[Extracted data entries]
┄┄┄┄┄┄

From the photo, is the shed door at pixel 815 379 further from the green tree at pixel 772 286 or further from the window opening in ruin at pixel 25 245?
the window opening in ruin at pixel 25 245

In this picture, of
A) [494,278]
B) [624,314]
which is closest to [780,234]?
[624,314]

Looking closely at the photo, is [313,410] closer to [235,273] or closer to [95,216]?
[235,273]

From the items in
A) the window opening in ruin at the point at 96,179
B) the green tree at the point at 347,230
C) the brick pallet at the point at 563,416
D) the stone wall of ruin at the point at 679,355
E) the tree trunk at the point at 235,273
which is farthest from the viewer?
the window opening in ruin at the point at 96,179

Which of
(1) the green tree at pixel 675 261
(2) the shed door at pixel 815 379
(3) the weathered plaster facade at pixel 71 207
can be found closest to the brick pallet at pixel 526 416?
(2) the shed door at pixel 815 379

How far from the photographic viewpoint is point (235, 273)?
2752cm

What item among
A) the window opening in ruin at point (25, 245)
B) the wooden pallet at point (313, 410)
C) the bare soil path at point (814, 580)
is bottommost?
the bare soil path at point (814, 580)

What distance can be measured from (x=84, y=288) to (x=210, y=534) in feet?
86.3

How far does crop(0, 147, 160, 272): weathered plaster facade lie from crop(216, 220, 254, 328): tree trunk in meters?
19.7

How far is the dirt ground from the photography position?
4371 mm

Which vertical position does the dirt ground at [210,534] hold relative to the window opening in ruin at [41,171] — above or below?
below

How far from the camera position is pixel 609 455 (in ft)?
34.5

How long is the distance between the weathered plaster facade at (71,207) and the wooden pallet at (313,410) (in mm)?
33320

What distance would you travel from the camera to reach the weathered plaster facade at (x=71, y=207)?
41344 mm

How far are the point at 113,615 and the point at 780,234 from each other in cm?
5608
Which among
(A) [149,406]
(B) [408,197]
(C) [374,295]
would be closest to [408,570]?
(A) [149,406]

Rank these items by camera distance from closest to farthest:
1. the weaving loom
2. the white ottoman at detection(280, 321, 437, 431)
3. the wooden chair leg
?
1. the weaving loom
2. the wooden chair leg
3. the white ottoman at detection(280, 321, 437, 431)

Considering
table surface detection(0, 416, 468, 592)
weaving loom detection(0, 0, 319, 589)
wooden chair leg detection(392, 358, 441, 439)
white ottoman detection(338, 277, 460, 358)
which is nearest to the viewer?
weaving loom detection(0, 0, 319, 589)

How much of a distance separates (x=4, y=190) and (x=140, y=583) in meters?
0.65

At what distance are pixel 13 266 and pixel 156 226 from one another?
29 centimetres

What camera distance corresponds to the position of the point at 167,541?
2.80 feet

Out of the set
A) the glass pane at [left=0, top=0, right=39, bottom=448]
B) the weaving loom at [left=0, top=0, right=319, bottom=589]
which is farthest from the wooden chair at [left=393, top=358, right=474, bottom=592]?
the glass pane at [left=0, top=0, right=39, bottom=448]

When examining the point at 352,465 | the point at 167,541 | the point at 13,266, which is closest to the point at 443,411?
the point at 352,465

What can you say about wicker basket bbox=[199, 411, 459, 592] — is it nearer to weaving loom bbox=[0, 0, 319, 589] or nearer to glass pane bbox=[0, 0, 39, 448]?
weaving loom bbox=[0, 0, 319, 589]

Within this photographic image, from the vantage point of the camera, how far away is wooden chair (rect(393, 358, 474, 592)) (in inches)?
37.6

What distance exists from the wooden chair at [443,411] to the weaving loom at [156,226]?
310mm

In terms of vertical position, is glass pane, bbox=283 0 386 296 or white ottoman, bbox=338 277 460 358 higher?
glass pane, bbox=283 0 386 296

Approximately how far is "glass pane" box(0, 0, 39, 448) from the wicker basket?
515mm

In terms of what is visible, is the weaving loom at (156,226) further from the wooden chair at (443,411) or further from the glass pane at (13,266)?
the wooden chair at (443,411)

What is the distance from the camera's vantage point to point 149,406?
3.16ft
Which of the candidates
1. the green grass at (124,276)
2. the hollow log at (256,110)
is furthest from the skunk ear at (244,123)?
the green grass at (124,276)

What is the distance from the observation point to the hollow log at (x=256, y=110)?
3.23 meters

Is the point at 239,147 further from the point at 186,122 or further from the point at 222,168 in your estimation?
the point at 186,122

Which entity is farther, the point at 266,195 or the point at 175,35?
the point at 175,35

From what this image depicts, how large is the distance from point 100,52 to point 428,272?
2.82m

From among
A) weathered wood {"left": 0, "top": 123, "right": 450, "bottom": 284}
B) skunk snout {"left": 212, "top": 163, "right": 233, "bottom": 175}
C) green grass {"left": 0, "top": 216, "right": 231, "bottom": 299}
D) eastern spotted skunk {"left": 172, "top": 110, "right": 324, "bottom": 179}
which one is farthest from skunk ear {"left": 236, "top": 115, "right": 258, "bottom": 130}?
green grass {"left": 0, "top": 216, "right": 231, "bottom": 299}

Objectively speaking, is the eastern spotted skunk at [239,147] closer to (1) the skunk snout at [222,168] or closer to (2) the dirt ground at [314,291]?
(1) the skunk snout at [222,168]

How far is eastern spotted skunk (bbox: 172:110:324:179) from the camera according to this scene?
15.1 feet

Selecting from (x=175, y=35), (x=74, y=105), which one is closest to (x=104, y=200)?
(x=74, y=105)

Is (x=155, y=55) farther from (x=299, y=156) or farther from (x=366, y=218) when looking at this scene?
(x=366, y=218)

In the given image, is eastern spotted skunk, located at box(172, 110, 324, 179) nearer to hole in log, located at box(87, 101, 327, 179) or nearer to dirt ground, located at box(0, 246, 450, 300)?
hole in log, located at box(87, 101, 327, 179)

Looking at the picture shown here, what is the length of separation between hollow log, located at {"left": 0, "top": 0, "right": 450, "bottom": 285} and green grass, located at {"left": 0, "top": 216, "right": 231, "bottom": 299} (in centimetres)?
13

┄┄┄┄┄┄

## Written task
Format the records from the line containing "Looking at the" through the end of the records as a two-column CSV with the headers prompt_text and answer. Put each record's text and its answer in one quoted field each, with line breaks replaced by spaces.

## Final answer
prompt_text,answer
"Looking at the picture shown here, what is the length of separation between hollow log, located at {""left"": 0, ""top"": 0, ""right"": 450, ""bottom"": 285} and green grass, located at {""left"": 0, ""top"": 216, ""right"": 231, ""bottom"": 299} (in centimetres)?","13"